BACKGROUND & INTRODUCTION
To support implementers to prepare for and respond to the COVID-19 pandemic, a series of evidence-based guidance briefs are produced and updated as new information and evidence emerges. The first brief on nutrition information, surveillance and monitoring in the context of COVID-19 was released in April 2020. Building of recommendations from brief 1, this brief provides priority actions and recommendations for undertaking nutrition situation analysis and estimating its magnitude, monitoring impacts of COVID-19 including a proposed list of indicators, and alternative ways of data collection.

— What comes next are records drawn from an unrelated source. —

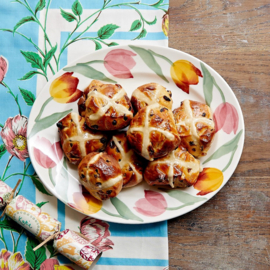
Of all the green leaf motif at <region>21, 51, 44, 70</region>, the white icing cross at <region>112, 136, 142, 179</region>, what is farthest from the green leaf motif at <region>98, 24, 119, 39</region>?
the white icing cross at <region>112, 136, 142, 179</region>

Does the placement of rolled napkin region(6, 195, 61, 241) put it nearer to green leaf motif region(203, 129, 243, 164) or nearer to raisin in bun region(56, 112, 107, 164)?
raisin in bun region(56, 112, 107, 164)

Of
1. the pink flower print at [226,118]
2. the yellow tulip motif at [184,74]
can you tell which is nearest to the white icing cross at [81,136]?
the yellow tulip motif at [184,74]

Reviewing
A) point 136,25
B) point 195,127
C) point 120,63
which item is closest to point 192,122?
point 195,127

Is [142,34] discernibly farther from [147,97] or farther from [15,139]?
[15,139]

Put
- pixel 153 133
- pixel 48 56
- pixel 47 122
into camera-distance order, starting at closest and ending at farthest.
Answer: pixel 153 133, pixel 47 122, pixel 48 56

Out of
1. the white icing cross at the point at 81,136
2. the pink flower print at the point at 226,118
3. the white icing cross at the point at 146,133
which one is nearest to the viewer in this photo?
the white icing cross at the point at 146,133

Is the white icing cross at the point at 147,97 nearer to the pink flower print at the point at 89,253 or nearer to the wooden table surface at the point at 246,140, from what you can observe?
the wooden table surface at the point at 246,140
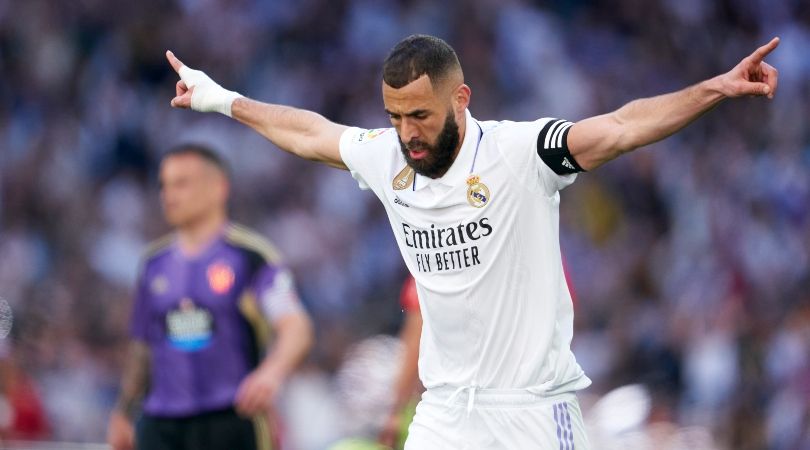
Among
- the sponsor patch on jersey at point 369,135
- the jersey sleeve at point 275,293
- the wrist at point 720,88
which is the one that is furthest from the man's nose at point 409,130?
the jersey sleeve at point 275,293

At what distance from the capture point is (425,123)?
6.04 m

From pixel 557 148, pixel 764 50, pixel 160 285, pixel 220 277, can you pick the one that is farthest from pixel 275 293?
pixel 764 50

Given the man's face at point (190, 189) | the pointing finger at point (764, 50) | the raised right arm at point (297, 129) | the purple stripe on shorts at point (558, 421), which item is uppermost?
the man's face at point (190, 189)

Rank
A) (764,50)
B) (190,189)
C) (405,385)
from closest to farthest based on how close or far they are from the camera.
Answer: (764,50), (405,385), (190,189)

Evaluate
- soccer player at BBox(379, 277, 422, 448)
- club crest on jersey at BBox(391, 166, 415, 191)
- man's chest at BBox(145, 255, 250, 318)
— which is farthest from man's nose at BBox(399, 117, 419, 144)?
man's chest at BBox(145, 255, 250, 318)

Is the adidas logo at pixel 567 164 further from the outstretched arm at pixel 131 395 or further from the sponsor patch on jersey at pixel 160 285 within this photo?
the outstretched arm at pixel 131 395

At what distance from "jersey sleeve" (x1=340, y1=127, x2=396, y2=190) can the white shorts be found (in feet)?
3.06

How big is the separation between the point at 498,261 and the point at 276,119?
1333 millimetres

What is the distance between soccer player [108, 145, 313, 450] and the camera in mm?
8812

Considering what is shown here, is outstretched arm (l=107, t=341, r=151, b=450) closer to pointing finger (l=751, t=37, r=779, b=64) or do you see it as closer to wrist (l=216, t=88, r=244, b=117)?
wrist (l=216, t=88, r=244, b=117)

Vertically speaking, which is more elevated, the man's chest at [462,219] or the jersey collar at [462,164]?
the jersey collar at [462,164]

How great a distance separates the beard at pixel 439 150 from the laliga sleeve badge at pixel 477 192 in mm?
129

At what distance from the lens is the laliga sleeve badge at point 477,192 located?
6.04 meters

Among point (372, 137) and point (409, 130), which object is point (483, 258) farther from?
point (372, 137)
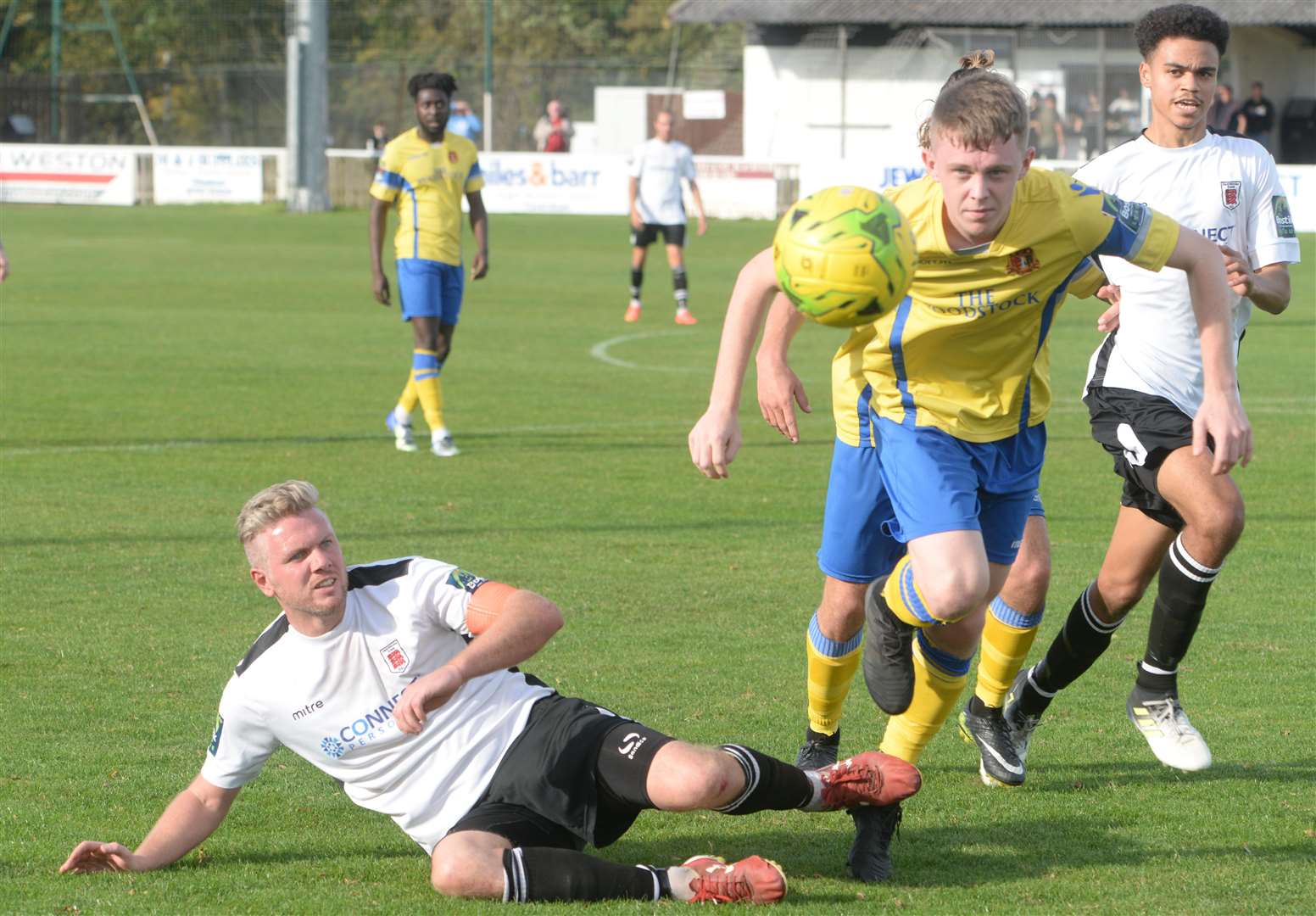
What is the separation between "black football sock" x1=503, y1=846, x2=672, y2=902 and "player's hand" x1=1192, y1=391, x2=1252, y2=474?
1.75 metres

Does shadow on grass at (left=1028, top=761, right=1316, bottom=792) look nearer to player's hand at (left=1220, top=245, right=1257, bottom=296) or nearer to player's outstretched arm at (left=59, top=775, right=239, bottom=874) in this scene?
player's hand at (left=1220, top=245, right=1257, bottom=296)

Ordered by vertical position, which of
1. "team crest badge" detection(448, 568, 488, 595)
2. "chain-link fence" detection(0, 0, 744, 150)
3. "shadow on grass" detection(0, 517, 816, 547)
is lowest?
"shadow on grass" detection(0, 517, 816, 547)

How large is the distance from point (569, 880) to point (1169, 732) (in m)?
2.13

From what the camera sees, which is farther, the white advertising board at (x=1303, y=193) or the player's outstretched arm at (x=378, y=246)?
the white advertising board at (x=1303, y=193)

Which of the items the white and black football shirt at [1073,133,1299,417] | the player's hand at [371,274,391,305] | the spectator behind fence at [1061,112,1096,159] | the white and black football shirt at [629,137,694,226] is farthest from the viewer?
the spectator behind fence at [1061,112,1096,159]

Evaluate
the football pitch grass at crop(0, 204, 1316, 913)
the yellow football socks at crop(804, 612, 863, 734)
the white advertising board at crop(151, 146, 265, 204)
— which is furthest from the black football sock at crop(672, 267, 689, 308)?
the white advertising board at crop(151, 146, 265, 204)

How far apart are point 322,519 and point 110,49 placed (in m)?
50.9

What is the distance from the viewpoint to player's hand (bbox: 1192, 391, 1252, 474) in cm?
456

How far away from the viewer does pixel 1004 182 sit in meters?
4.49

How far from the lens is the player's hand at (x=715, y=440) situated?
4387mm

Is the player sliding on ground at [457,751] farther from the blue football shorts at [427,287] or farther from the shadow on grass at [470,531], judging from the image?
the blue football shorts at [427,287]

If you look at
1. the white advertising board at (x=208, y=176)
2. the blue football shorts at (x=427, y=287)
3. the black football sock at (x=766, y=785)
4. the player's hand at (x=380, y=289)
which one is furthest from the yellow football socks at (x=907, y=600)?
the white advertising board at (x=208, y=176)

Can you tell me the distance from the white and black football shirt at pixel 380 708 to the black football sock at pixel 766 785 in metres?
0.58

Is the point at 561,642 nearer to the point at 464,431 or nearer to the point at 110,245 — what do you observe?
the point at 464,431
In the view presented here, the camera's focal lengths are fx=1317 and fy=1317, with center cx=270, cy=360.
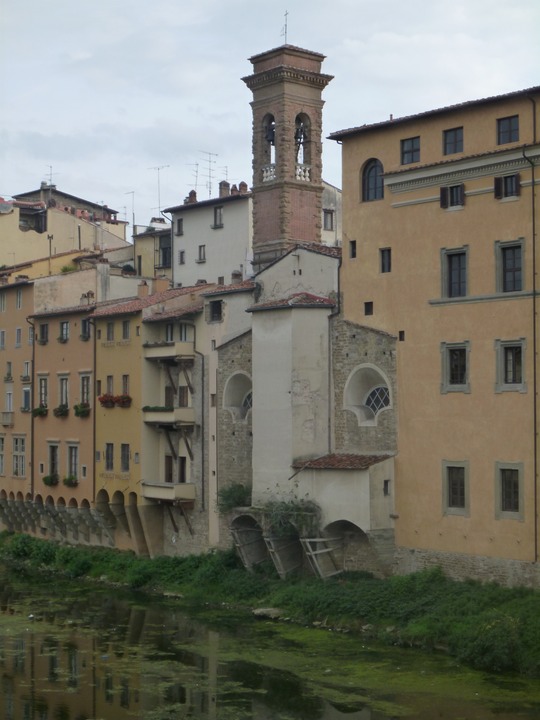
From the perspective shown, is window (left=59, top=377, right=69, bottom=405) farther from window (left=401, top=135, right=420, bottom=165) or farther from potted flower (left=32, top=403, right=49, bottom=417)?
window (left=401, top=135, right=420, bottom=165)

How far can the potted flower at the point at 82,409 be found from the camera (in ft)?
168

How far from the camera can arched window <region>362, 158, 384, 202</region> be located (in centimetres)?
→ 3891

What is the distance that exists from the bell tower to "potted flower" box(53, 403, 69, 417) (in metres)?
9.48

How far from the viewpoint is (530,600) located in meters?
32.7

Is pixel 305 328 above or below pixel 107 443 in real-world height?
above

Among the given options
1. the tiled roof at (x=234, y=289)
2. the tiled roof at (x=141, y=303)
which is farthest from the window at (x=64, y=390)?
the tiled roof at (x=234, y=289)

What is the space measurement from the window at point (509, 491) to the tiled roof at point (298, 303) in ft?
26.2

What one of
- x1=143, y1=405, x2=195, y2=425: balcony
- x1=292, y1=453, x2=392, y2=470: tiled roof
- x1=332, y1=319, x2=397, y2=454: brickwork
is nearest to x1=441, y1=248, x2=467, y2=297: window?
x1=332, y1=319, x2=397, y2=454: brickwork

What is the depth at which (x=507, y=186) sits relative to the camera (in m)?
35.1

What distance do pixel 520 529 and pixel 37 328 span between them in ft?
89.8

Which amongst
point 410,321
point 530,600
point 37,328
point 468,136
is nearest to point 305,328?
point 410,321

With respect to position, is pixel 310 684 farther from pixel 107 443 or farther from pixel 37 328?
pixel 37 328

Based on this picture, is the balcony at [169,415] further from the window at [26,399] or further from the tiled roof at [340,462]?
the window at [26,399]

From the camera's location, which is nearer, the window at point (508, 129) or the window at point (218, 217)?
the window at point (508, 129)
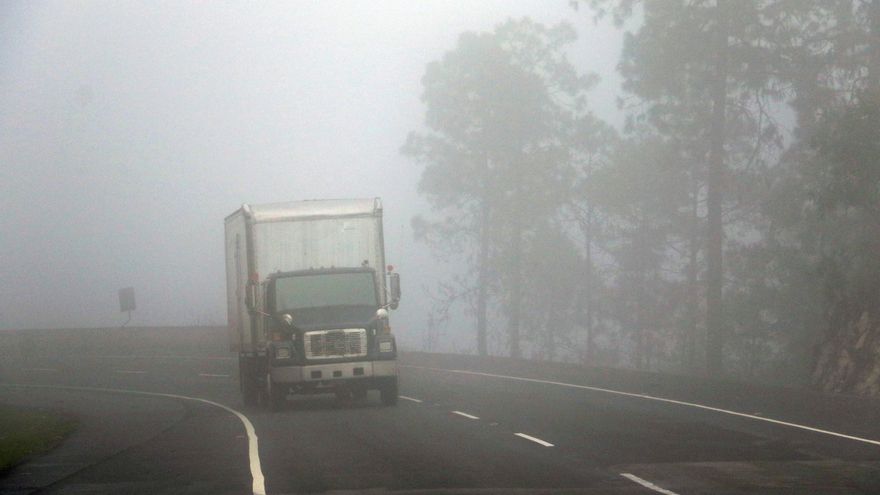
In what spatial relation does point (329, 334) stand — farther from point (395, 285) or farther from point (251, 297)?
point (251, 297)

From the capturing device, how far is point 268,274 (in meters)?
26.0

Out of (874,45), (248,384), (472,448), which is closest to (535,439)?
(472,448)

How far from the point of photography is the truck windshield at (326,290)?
2575 cm

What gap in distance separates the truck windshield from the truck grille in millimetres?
868

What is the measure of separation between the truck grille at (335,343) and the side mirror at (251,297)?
4.43 feet

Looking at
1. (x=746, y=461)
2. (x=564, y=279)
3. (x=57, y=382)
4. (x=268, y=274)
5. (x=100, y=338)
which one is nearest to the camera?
(x=746, y=461)

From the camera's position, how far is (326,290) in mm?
25812

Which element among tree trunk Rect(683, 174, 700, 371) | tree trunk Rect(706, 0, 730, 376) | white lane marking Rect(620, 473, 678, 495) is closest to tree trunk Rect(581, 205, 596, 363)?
tree trunk Rect(683, 174, 700, 371)

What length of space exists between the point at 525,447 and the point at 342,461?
8.39 ft

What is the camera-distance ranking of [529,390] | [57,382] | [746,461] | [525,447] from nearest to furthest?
1. [746,461]
2. [525,447]
3. [529,390]
4. [57,382]

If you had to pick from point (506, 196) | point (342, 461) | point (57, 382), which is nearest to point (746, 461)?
point (342, 461)

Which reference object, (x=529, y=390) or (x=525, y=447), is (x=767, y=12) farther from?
(x=525, y=447)

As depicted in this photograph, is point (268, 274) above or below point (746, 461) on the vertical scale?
above

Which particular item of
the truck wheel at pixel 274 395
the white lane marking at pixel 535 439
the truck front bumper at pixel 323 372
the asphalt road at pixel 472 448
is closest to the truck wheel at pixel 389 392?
the asphalt road at pixel 472 448
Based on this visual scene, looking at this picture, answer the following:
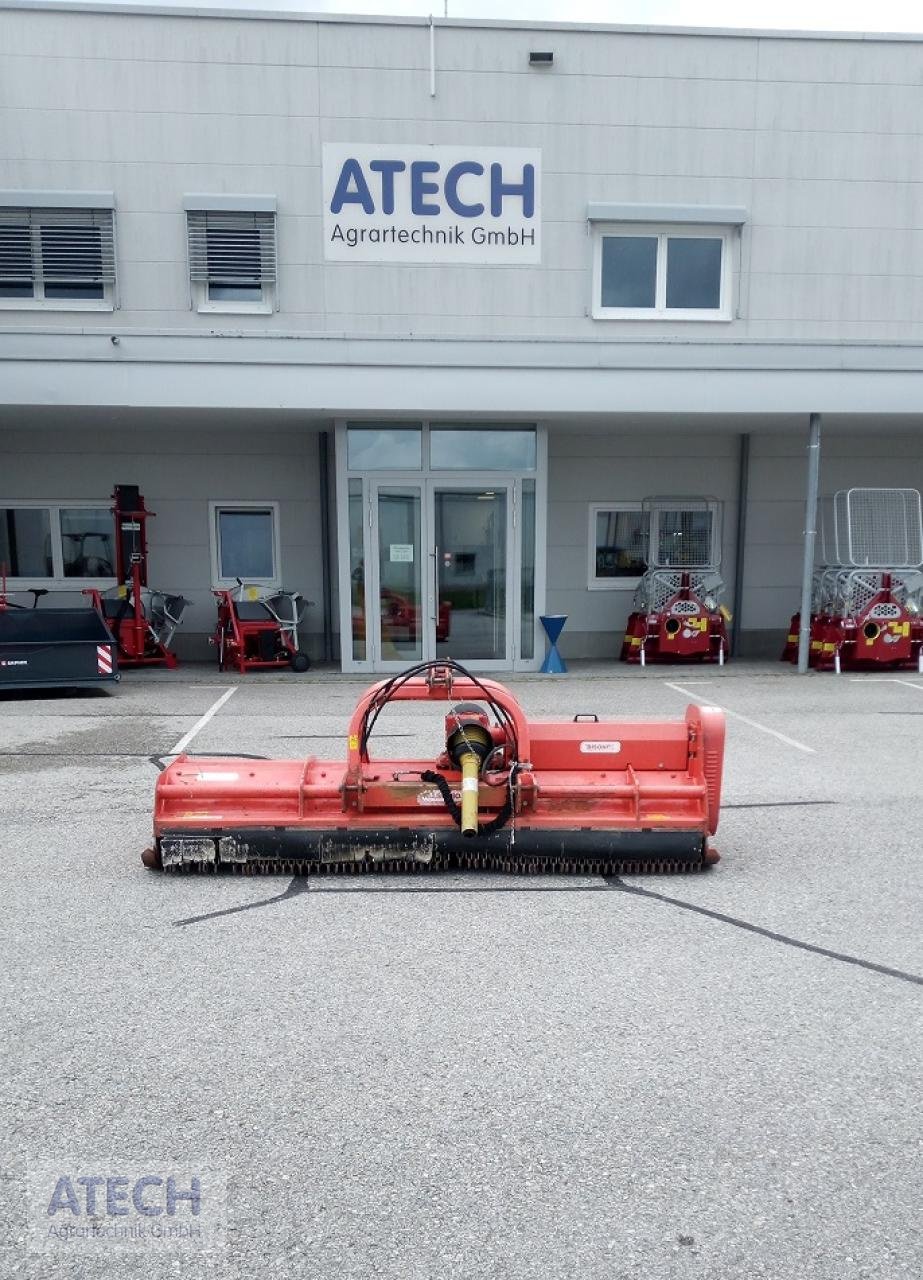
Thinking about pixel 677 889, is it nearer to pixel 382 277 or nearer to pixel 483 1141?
pixel 483 1141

MAINTAIN PHYSICAL DISTANCING AND USE ALTERNATIVE WAYS FOR DATA COLLECTION
In line with global recommendations on curbing the spread of COVID-19, it is recommended to continue to suspend all primary data collection activities (i.e. population-based surveys e.g SMART, MICS, DHS, etc, and mass screenings) involving in-person contact, unless deemed essential after critically weighing harms and benefits and until operational guidance on minimum criteria to restart population-based surveys is released. Even when mobility restrictions have been lifted and governments deem it safe to proceed with primary data collection activities, key ethical issues in relation to undertaking evidence generation in the context of COVID-19 should be considered:
a) Weighing harms and benefits – Determine clear justifications for the urgency and necessity for in-person data collection activities vs direct benefits for programming. A robust harm-versus-risk analysis should be undertaken to recognize the moral imperative to ‘do no harm’; determine:
the urgency and absolute necessity of the data for decision-making despite the risk;
the process to ensure the health and safety of the community and enumerators;
the resources required for recruitment, training, data collection, quality assurance and follow-up while ensuring adequate IPC (Infection Prevention and Control) measures;
the sensitization of the community on the objectives of data collection at this time. Consider how COVID-19 restrictions and messaging may affect community participation and engagement.
b) Ensure privacy, confidentiality and consent during and after the pandemic, when gathering data and appropriate communication of findings.